Personal information
- National team: Philippines
- Born: 1924
- Died: 17 February 2021 (aged 96)

Sport
- Sport: Swimming
- College team: University of Santo Tomas

Medal record
Men's swimming
Representing Philippines
Asian Games
| Gold medal – first place | 1951 New Delhi | 200m breaststroke |
| Gold medal – first place | 1951 New Delhi | 3x100 medley relay |
| Silver medal – second place | 1958 Tokyo | 4x100 medley relay |

= Jacinto Cayco =

Filipino swimmer and referee (1924–2021)

Jacinto S. Cayco (1924 – 17 February 2021) was a Filipino swimmer and referee who competed in the 1948 Summer Olympics. He also had a brother named, Pedro who competed in the 1956 Summer Olympics.
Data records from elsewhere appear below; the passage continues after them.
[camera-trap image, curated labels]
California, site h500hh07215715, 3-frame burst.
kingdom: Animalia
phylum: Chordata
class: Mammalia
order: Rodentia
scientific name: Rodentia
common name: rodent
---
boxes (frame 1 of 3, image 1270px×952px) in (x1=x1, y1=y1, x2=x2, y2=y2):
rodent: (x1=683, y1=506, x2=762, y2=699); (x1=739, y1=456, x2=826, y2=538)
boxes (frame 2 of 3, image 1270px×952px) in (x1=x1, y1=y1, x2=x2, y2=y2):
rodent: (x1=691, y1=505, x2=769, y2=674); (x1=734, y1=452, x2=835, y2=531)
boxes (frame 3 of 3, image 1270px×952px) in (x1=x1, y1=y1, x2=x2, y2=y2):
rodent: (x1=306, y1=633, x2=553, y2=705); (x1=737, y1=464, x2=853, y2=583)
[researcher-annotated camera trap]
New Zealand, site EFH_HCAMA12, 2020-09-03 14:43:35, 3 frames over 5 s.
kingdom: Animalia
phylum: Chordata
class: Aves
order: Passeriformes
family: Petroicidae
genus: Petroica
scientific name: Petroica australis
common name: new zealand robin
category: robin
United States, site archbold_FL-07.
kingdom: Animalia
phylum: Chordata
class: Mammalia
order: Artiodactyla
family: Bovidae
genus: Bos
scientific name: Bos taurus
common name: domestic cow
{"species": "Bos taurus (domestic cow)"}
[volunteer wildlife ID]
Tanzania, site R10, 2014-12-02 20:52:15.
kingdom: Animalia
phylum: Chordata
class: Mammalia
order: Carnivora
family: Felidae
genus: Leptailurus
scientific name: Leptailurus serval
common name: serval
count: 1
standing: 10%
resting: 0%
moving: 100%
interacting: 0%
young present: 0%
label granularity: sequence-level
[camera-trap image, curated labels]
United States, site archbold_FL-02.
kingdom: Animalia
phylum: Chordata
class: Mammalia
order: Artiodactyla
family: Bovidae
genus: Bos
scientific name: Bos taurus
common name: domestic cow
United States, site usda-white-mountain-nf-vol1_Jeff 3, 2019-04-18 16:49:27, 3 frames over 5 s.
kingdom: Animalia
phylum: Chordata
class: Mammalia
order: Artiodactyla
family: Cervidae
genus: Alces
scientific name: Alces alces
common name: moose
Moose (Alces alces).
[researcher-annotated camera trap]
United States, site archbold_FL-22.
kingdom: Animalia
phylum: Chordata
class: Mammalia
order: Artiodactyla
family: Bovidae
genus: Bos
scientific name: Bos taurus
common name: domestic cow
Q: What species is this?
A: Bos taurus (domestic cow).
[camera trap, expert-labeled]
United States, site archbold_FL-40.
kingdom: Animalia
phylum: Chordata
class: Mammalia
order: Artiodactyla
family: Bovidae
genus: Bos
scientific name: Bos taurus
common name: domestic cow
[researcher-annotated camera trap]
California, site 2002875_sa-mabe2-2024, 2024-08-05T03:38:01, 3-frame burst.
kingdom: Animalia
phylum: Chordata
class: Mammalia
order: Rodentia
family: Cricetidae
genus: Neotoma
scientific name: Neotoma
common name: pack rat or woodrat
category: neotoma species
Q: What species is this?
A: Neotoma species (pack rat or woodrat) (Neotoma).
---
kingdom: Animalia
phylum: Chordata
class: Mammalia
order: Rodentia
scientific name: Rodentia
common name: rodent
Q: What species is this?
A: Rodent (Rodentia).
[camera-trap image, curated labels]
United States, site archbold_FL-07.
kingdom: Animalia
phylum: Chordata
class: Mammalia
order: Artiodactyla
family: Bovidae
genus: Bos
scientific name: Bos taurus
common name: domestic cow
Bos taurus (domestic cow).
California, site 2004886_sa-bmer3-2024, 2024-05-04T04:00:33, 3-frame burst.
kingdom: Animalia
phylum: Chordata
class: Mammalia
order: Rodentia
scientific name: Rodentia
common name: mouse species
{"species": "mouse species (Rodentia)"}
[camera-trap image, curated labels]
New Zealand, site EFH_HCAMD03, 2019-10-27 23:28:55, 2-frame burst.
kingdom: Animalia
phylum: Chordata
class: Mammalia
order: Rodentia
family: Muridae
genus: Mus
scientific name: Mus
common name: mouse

Cayco won two gold medals at the 1951 Asian Games; one at the 200 meters breaststroke event and the other was won with Nurhatab Rajab and Artemio Salamat at the 3x100 medley relay. At the 1954 Asian Games he was captain of the swimming team. At the 1958 Asian Games he won a silver medal at the 4x100 medley relay with three other swimmers.

He was also a varsity player of the University of Santo Tomas swimming team from 1946 to 1953. After his competitive stint as a swimmer he became a referee. As a referee he officiated at the 1981 Southeast Asian Games and in national-level competitions such as the Palarong Pambansa, Philippine National Games, and Batang Pinoy. Cayco was named into the Philippine Sports Hall of Fame on 25 January 2016. He died on 17 February 2021 at the age of 96.